* BEGIN Source *

As many may know, I am a big fan of Todoist and have written a few blog posts about Todoist. But a few weeks ago I installed Microsoft To Do and used it exclusively for a few days to see how it compared.
Within two days I returned to Todoist. I wanted to capture a few thoughts about why.
(Note: it would appear that either there was a significant update to Microsoft To Do in the last two weeks or my laptop was only able to install an older version because a few of the niggles I had with it appear to have been resolved in the latest version, which I installed on my desktop PC.)
Installing Microsoft To Do was simple.
- Open the Microsoft Store.
- Search for ‘Microsoft To Do’.
My initial thoughts about To Do were that it felt very much like a Universal Windows Platform (UWP) app. There is a nice consistency to the design. It feels comfortable and responsive, there is a lot of space which means that the user interface doesn’t feel crowded.
Creating a new task is as simple as clicking onto the “+ Add a task” bar at the bottom of the application and typing. I tried to add a due date by simply typing the day but it stored that as part of the task name.
The background for each task list can be different, chosen from a very limited list of themes. Unfortunately, I didn’t really like any of them. It is a shame the colour palette isn’t wider.
Clicking into an existing task opens a side panel on the right with more details:
- Add the task to the “My Day” smart section.
- Set a reminder
- Set a due date
- Set a repetition
- Upload a file
- Add a note
To Do has the ability to create groups within which you can organise lists. For example, if you were following a Getting Things Done (GTD) kind of setup, you could group your GTD contexts within a group.
So far, so good… kind of.

* END Source *

* Stated problem 1
Report every line in the entries that contains the string "instances", treating uppercase and lowercase as distinct.
* Stated problem 2
Write the next part of the Microsoft To Do review, starting after its final sentence.
The entries are unrelated to the Microsoft To Do review.

* BEGIN Dataset entries *

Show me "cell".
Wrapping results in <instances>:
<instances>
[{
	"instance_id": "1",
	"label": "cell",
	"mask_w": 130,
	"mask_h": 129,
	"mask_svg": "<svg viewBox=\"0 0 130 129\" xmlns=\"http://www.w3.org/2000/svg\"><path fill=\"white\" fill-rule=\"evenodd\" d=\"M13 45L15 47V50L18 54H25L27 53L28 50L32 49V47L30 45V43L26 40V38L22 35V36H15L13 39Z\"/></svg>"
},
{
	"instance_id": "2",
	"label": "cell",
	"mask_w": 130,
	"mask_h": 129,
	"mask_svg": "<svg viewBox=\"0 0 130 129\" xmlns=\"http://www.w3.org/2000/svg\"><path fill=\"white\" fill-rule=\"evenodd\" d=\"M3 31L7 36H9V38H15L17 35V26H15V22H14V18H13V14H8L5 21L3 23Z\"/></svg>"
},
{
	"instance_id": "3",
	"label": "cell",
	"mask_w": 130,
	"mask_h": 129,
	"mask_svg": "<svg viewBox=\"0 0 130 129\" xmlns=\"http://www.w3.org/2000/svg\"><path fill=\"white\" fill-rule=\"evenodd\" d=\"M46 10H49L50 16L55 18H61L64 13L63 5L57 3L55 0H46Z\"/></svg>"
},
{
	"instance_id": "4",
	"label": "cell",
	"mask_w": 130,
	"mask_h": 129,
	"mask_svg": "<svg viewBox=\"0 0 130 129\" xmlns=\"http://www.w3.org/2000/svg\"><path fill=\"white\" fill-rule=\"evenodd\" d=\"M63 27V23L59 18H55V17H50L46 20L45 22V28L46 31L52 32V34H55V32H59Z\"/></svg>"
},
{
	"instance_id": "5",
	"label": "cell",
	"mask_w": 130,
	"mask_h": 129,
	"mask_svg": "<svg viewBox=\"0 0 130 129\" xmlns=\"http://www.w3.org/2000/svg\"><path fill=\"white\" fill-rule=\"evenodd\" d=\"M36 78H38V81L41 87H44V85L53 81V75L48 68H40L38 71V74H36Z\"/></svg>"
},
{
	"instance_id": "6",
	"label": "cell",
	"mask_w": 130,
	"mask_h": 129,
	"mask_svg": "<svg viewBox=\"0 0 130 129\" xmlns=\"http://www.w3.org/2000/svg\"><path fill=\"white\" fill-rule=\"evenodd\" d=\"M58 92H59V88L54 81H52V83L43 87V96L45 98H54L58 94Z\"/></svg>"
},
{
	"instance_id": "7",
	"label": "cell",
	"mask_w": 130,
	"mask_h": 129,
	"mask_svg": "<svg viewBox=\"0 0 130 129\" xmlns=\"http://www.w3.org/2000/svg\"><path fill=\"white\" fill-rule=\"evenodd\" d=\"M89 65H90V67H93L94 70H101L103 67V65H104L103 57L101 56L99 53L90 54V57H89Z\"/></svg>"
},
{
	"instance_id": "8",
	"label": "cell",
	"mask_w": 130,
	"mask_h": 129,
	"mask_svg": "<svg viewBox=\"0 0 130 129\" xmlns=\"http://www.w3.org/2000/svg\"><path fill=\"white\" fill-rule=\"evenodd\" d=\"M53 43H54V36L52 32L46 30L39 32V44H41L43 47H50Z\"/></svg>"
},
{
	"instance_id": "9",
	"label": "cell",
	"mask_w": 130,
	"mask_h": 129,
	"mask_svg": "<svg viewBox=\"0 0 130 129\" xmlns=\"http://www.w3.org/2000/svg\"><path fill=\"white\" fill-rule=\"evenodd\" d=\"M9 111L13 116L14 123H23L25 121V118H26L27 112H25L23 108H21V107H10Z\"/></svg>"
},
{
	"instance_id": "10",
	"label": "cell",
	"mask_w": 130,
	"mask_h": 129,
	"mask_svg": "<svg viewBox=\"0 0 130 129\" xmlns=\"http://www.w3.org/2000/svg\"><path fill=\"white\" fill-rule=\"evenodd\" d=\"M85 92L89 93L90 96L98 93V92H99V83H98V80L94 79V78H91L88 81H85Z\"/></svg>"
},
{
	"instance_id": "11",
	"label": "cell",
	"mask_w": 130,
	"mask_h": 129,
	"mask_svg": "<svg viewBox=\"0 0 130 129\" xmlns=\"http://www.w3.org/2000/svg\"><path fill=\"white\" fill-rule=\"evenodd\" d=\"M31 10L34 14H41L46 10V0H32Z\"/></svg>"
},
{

* END Dataset entries *

* Task answer 1
Wrapping results in <instances>:
<instances>

* Task answer 2
I started to make notes of the niggles I had using the application. The order here is as my observations came to me.
I started by trying to recreate my Todoist project/group structure. It reflects my workflow: how my use of an electronic task management application has evolved over the years. The lists in Microsoft To Do take up a lot of vertical space in the left-hand panel. There is no way to quickly distinguish between multiple folders without reading the group name. (In Todoist you can assign different colours to group lists or distinguish them.)
There is a My Day smart list, but it doesn’t automatically include tasks that have been scheduled for today. You have to add them to My Day manually from a ‘Suggestions’ sidebar. This seems completely counter to how I want to use a task list. I want it to be opinionated: tell me what I have set deadlines for today. Don’t hide these away and offer them as mere ‘suggestions’.
When you add a new item to a list (and the list is at the bottom of the page which I find quite inconvenient—why not position it beneath the last task? I’ll tell you why…) it always adds that item to the top of the list at the top of the page. What?! If I am brainstorming something, surely I want a list running from top to bottom.
I’ve discovered that on the version installed on my desktop PC you can switch this off and new items appear at the bottom of a list. But why is this not the default? That seems to be a very strange design decision.
You can associate an emoji with a list name but from the drop-down you cannot select from the entire emoji catalogue, just a select few and the list is mad — who needs a list with an icon of trousers more than, say, a clipboard emoji?!
There is actually a workaround: you need to ignore the drop-down list and simply prefix the name with an emoji inserted using the Win + fullstop shortcut to bring up the emoji input. But it’s not intuitive.
When you open the task, it appears on the right in a narrow sidebar. Wow! What a complete waste of screen real estate. The details of my task are important to me. I want to be able to add notes and upload files. But not if you are only going to allow me to read them again in a tiny window.
You can add notes but this is just a single notes field. It ends up as a stream of consciousness rather than a thread of dated entries like Todoist. This I found distracting. In Todoist, I use notes a lot to capture the progress of my tasks and having them date stamped automatically is really helpful.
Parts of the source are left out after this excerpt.